───── Testo fornito ─────

Per questo me lo domandavo. Io non l'ho mai sentito--o sentito moooolto raramente--neanche negli spot TV perche' la parola intimo, di conio recente, credo, e' tanto sexy e giovane da battere il prestito.


----------



## Juri

Trovo che _intimo_ per lingerie sia un equivalente piu' che ottimo.
Ma e' nei tecnicismi, specie quelli sportivi, che l'affermarsi delle parole straniere rimane pressocche incontrastabile: pit lane, pave', tackle, paddock,pressing. Qualche traduzione si e' comunque affermata, come:sosta ai box per pit stop,rigore per penalty,scalatore/arrampicatore per grumpeur. 
Mi sa che oggi non abbondano gli inventivi come D'Annuzio, che ha introdotto il bellissimo "velivolo" o i tramezzini per i famosi sandwich.


----------



## daniele712

Calypso29 said:


> Ciao stevenvh!!!

───── Dati estratti ─────

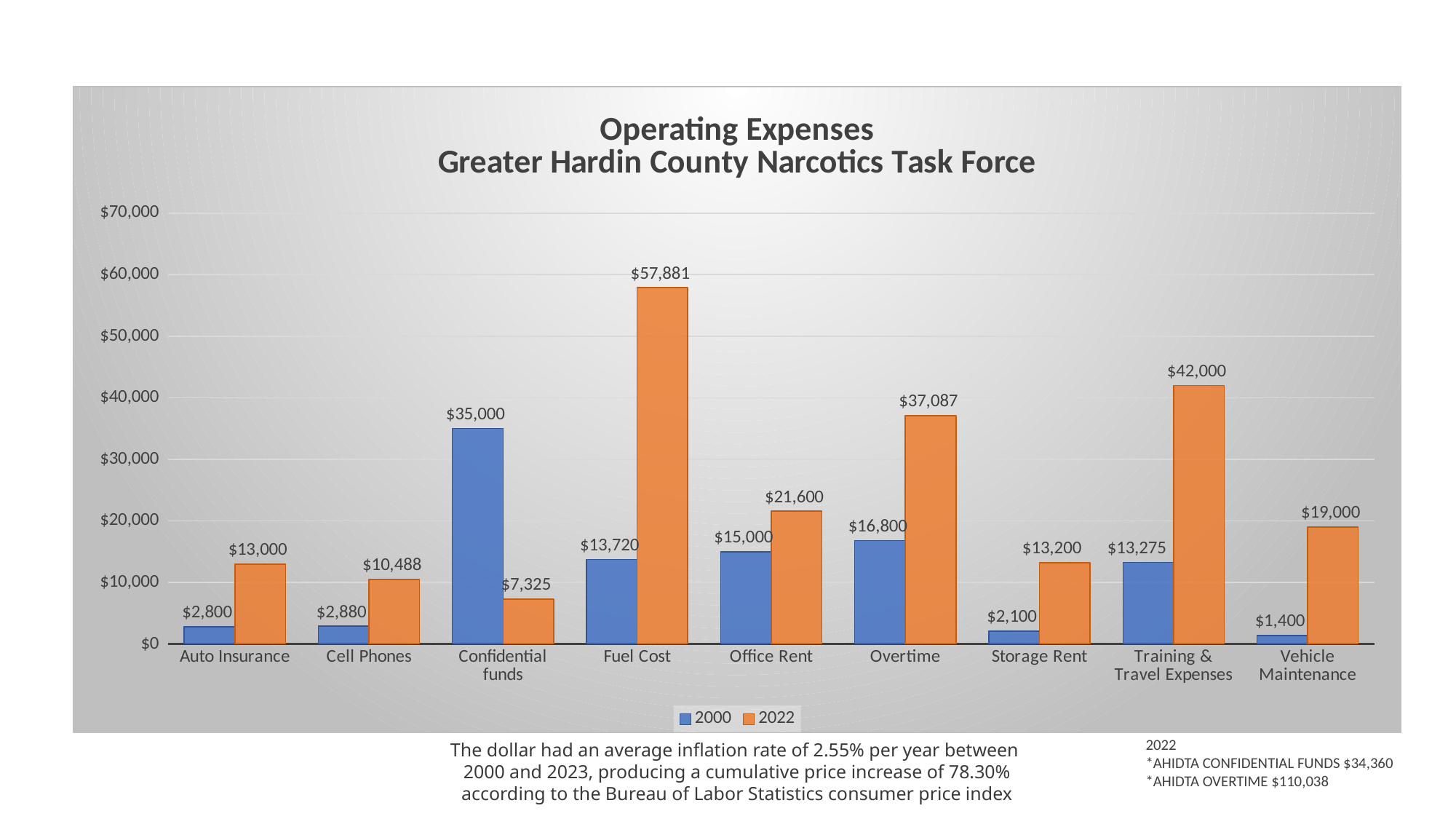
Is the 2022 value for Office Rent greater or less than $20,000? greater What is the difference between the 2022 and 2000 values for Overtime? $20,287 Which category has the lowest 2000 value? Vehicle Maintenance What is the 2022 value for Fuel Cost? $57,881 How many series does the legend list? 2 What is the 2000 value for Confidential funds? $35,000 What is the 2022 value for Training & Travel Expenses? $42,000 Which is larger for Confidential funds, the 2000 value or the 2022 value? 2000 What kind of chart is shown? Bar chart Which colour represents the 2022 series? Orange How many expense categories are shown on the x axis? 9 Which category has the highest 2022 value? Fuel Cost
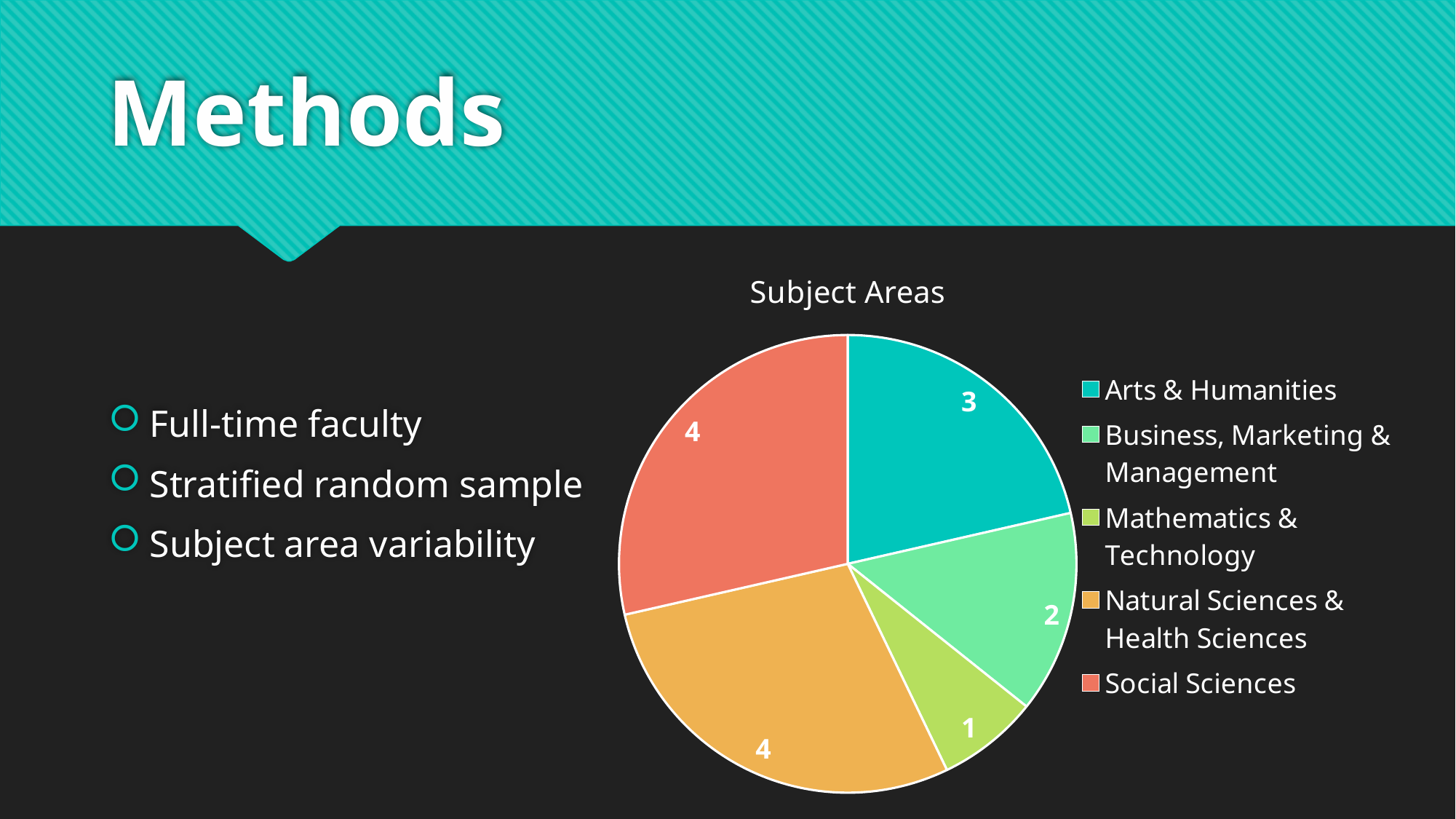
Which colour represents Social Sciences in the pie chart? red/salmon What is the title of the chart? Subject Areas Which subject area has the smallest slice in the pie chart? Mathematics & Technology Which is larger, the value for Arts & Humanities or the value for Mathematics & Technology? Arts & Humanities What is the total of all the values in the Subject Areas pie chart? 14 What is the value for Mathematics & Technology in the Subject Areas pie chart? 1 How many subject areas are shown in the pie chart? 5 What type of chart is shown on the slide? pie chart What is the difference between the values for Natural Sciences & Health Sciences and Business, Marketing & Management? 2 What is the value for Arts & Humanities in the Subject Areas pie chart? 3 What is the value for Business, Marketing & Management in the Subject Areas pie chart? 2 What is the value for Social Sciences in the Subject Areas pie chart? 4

─────
───── Dati estratti ─────

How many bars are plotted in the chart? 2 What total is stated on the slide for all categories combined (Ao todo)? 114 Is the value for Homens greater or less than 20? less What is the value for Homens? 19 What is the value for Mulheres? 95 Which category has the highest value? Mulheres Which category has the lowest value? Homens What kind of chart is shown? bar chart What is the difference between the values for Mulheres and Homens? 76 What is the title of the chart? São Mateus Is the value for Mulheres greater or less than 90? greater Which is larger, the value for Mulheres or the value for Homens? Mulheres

─────

• _Compito_:
Continua la discussione sulle parole straniere in italiano dal punto in cui termina. I dati riportati non hanno alcun legame con la discussione sulle parole straniere in italiano.

• _Esercizio svolto_:
> 
> In italiano si legge come si scrive: "lingerie", senza la "e" finale e con la "g" dolce!!!


Non lingeri, ma  lingerì  con l'accento sull'ultima i . Questa almeno la italianizzazione ufficiale 

Daniele


----------



## valy822

_forumuser_ said:


> Tanto per curiosita', ma voi usate regolarmente il francesismo?


 
No, forum. Anche io sento raramente la parola _lingerie,_ si sente più spesso la parola _intimo_.


----------



## angelabonora

Mi piacerebbe che qualcuno del forum andasse in una farmacia a chiedere un tubo di Colgeit....(Colgate)....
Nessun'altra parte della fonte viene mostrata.